>>>

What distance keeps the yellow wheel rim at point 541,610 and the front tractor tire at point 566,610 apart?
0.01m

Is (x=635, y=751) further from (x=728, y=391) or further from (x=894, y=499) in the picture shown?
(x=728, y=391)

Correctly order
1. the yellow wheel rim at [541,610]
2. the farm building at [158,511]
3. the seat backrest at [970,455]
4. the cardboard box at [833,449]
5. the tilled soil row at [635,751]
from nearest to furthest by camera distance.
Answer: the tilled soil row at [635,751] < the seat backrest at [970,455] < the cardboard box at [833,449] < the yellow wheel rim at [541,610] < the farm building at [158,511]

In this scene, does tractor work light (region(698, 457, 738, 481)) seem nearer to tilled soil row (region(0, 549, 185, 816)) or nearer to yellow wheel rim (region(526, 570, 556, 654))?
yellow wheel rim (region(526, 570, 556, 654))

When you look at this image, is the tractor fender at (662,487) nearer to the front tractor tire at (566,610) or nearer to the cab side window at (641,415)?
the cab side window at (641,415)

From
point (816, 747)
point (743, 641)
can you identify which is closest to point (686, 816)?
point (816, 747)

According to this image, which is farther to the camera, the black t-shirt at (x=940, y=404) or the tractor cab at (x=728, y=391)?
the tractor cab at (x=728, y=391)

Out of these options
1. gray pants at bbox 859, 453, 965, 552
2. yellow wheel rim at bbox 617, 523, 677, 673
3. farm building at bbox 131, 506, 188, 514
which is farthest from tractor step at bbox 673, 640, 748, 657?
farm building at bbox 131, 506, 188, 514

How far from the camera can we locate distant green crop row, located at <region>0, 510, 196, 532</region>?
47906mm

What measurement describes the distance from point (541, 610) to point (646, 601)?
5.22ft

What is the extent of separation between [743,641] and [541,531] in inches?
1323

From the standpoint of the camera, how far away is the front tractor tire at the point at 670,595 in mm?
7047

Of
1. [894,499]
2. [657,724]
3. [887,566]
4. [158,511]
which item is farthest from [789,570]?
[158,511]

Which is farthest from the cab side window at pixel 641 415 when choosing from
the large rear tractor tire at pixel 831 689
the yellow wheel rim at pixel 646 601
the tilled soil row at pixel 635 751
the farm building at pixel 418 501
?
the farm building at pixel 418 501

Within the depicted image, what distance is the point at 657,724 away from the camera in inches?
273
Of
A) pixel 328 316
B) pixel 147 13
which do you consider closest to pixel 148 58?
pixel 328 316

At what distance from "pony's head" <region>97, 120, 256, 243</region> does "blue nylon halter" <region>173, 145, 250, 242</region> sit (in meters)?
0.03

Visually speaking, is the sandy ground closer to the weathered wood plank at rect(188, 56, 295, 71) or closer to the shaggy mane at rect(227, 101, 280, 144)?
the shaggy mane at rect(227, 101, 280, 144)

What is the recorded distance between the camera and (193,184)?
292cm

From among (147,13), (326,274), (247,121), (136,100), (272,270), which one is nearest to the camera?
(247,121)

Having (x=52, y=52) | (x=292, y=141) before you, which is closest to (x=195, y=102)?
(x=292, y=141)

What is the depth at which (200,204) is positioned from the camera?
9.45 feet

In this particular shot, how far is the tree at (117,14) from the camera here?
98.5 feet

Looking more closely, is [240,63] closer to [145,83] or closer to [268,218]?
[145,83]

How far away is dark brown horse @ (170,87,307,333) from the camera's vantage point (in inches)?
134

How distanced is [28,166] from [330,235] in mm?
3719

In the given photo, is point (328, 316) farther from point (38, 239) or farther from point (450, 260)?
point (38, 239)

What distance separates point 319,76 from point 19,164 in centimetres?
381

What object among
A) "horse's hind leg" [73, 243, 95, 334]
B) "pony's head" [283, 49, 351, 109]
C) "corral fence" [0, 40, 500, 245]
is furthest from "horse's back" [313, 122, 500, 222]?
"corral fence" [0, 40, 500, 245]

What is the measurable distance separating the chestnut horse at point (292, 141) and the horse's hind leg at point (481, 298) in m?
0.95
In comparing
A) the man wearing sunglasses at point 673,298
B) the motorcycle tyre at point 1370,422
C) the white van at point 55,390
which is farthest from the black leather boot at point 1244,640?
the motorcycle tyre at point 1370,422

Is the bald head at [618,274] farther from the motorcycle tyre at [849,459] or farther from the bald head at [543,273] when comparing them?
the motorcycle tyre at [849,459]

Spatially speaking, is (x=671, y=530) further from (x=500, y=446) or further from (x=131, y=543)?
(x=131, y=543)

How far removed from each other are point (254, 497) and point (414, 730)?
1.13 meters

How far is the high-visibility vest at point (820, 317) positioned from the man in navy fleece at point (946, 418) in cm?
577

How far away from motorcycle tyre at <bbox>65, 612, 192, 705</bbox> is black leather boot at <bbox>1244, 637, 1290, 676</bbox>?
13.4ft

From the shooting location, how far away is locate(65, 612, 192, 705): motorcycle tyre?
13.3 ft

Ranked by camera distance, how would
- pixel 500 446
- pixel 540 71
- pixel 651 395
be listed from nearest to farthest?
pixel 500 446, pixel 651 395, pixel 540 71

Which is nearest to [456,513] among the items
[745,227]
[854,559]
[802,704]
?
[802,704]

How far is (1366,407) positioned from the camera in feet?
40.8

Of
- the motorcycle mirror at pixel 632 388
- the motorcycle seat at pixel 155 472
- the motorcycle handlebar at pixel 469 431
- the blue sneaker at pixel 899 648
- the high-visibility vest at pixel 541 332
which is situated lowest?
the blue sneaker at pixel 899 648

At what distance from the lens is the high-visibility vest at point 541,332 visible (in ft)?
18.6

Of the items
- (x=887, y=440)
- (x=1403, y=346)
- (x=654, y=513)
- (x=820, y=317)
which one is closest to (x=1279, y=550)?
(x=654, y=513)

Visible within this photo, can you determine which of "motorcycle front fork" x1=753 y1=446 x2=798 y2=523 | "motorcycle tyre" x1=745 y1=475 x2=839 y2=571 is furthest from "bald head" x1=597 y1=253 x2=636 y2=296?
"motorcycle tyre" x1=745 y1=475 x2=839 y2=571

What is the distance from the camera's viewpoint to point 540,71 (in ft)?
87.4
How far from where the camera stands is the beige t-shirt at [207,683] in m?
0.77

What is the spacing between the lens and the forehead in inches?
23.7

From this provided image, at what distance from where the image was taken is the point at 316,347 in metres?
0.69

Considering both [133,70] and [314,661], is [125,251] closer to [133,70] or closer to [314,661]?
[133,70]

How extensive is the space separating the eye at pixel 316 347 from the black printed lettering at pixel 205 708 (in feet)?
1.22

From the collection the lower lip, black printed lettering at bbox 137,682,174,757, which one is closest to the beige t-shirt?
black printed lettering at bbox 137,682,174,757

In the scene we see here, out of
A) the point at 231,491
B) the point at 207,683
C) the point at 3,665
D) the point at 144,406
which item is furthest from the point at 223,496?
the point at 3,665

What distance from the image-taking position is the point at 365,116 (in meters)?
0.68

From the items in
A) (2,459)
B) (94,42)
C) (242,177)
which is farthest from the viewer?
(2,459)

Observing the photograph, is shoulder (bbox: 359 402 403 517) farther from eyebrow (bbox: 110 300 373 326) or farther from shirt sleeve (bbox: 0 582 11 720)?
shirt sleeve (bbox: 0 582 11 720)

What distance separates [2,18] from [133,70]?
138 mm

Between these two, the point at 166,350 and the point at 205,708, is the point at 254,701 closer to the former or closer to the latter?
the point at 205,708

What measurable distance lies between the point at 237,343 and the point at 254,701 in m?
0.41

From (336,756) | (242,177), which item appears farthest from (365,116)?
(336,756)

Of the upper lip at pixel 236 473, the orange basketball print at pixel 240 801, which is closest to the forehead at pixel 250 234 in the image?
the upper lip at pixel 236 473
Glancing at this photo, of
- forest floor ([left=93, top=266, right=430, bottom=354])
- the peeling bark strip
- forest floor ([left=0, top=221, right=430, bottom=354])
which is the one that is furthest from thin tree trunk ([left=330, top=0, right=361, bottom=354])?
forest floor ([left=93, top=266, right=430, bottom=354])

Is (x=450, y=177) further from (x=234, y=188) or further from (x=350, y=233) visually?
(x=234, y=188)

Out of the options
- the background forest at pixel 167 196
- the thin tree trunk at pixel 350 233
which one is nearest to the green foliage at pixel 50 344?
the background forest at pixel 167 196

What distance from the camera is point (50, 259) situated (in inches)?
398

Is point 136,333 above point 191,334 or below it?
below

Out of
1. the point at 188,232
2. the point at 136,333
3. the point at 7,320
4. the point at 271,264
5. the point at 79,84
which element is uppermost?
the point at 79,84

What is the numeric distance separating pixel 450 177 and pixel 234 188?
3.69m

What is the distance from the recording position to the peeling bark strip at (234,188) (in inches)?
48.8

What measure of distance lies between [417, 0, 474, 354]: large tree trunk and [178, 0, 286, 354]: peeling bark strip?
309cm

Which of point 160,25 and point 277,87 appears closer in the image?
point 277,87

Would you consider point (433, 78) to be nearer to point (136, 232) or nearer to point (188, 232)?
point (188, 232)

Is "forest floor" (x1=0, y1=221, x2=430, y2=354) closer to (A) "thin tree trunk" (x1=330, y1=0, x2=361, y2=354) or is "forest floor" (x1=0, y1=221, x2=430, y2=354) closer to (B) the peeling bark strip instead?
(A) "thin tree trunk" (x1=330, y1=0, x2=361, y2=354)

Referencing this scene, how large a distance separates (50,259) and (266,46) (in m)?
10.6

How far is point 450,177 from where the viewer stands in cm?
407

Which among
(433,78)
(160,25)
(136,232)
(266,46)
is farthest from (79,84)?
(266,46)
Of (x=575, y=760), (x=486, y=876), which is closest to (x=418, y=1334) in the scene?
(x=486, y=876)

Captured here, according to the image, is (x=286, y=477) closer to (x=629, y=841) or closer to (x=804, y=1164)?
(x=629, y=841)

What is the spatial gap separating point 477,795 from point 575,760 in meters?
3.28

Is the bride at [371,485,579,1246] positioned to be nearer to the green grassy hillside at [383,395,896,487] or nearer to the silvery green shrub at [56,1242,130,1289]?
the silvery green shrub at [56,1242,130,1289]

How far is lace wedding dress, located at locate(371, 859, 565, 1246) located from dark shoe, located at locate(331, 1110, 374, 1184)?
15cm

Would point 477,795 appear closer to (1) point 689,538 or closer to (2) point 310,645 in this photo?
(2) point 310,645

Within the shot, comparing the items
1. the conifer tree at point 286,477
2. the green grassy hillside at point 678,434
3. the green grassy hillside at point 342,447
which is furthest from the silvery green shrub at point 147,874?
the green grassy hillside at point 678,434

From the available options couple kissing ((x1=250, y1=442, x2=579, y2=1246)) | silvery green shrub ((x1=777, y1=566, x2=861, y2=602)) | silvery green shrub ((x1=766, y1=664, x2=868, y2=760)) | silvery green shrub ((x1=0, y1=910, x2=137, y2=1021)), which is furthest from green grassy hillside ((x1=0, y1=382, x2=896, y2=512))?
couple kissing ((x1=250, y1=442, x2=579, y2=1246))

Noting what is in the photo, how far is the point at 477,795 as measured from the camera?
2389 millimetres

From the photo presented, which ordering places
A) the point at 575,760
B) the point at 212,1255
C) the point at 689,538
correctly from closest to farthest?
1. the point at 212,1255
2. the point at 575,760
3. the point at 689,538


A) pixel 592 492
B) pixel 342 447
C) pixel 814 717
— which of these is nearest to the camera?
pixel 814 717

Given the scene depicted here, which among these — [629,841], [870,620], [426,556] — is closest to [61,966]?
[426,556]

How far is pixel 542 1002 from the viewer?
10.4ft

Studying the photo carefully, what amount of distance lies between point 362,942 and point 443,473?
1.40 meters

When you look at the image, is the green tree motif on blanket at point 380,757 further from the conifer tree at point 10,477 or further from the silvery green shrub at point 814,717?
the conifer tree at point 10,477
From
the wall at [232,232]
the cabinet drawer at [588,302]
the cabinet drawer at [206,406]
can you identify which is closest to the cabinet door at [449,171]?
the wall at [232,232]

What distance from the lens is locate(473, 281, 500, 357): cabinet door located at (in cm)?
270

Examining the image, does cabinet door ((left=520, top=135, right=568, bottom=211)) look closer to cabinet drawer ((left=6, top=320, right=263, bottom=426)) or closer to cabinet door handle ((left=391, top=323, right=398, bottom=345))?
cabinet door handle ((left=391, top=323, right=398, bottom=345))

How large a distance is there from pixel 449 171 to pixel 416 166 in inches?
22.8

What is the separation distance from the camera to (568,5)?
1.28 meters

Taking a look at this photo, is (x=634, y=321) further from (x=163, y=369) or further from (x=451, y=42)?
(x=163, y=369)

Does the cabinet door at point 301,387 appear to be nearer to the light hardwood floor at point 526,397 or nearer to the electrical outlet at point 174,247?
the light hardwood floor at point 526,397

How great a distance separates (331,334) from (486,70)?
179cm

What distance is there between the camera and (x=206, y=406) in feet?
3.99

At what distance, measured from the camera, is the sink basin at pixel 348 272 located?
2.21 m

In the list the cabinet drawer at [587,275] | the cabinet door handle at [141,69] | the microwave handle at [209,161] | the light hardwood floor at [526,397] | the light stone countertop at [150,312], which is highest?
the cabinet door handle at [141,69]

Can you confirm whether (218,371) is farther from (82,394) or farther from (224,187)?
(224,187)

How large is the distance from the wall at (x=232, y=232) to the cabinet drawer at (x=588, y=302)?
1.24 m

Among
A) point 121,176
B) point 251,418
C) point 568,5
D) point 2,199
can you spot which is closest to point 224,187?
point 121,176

<<<

GIVEN TASK:
Copy out the entries above verbatim, everything from the line containing "From the shooting" down to the line containing "pixel 500 446, pixel 651 395, pixel 540 71", including both of those lines.

TASK OUTPUT:
From the shooting location, how far away is locate(65, 612, 192, 705): motorcycle tyre?
13.3 ft

Ranked by camera distance, how would
- pixel 500 446
- pixel 540 71
- pixel 651 395
be listed from nearest to farthest?
pixel 500 446, pixel 651 395, pixel 540 71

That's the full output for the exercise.